(Rows of spatial question data)
******************************

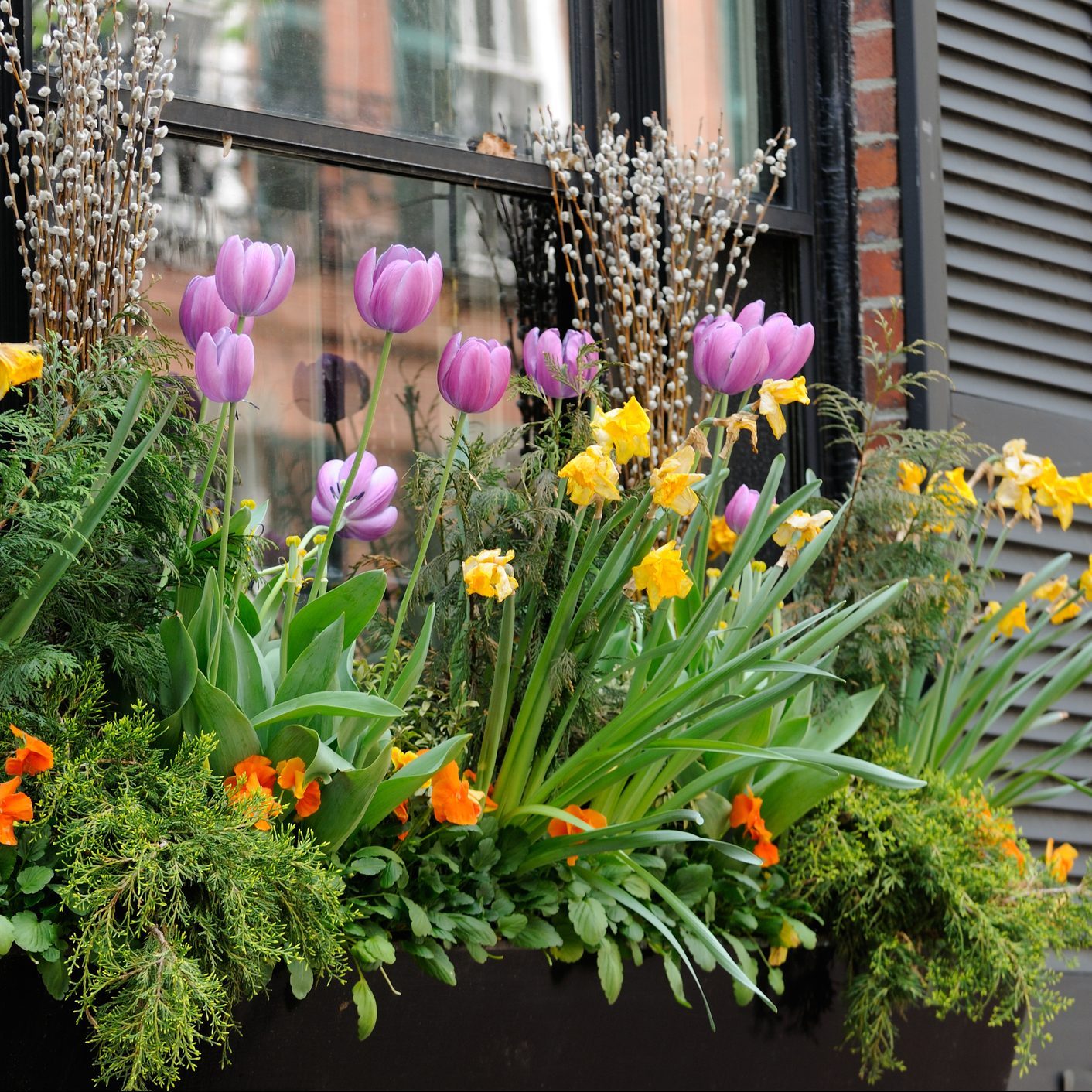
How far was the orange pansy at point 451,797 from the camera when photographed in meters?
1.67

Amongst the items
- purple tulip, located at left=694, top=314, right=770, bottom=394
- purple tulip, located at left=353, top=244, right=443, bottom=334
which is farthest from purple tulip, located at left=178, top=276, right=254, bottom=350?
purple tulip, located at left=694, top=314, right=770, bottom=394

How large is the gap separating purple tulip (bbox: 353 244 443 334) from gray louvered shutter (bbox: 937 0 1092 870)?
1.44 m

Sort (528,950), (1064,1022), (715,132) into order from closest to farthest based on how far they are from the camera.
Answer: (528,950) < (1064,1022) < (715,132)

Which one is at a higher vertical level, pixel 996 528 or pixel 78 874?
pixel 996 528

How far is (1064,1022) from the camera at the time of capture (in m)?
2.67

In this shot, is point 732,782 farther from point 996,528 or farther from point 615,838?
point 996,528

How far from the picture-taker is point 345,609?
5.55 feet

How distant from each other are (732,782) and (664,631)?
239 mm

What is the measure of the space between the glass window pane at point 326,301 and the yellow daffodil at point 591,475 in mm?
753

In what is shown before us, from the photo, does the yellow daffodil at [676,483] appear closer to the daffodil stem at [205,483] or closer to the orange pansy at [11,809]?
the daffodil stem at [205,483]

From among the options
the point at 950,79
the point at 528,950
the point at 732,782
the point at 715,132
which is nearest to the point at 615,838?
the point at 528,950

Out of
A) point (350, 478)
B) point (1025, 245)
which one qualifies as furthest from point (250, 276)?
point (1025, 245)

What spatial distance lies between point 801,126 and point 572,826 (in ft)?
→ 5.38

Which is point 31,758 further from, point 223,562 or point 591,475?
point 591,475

******************************

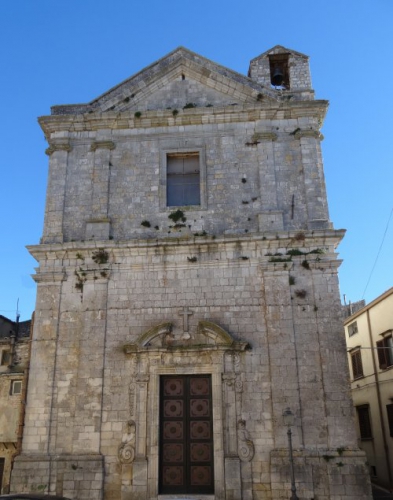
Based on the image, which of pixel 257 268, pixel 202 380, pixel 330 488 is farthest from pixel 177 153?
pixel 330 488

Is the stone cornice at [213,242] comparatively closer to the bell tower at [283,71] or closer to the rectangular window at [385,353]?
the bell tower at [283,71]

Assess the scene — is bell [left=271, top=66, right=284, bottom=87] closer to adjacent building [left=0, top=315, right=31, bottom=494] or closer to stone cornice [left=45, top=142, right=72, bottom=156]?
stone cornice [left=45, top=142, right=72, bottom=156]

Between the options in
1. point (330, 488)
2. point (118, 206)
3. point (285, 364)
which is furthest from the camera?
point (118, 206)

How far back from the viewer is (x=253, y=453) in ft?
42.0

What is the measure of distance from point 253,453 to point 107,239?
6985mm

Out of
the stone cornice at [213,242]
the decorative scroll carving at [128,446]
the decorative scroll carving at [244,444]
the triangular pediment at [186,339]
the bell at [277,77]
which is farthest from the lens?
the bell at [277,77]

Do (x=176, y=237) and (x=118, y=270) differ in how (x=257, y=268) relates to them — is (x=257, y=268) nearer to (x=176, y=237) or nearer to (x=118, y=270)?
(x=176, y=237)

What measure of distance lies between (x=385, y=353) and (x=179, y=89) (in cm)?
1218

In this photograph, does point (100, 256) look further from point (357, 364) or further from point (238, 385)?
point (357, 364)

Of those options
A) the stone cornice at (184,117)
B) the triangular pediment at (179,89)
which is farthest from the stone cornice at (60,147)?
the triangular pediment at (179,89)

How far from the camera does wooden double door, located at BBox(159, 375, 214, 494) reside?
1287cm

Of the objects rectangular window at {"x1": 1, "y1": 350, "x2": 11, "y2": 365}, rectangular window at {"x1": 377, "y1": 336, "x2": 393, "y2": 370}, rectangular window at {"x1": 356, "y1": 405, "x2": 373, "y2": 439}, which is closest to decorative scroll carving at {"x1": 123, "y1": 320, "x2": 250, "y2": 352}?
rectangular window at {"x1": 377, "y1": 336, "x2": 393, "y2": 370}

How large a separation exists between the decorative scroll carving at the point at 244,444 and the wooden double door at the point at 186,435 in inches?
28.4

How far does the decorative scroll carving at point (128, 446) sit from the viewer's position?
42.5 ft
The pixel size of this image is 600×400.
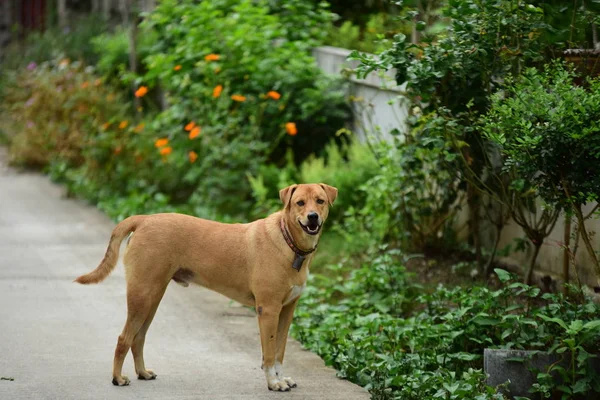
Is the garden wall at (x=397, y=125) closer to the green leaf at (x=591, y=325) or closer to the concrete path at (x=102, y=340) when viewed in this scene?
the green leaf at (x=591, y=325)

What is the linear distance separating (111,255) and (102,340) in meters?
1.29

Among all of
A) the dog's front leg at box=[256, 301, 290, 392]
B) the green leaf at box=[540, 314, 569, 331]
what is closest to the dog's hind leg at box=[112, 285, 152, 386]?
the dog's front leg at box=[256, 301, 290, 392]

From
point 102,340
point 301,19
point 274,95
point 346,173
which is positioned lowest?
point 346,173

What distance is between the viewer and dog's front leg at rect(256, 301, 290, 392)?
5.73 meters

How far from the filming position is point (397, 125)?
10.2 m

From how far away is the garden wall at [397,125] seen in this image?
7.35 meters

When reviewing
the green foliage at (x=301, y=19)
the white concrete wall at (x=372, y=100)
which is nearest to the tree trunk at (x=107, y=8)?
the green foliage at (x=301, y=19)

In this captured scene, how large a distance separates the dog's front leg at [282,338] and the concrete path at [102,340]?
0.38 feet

******************************

EXERCISE AIM:
How many lines of the records above contain the string "daffodil"? Reply with the number alone.

TASK OUTPUT:
3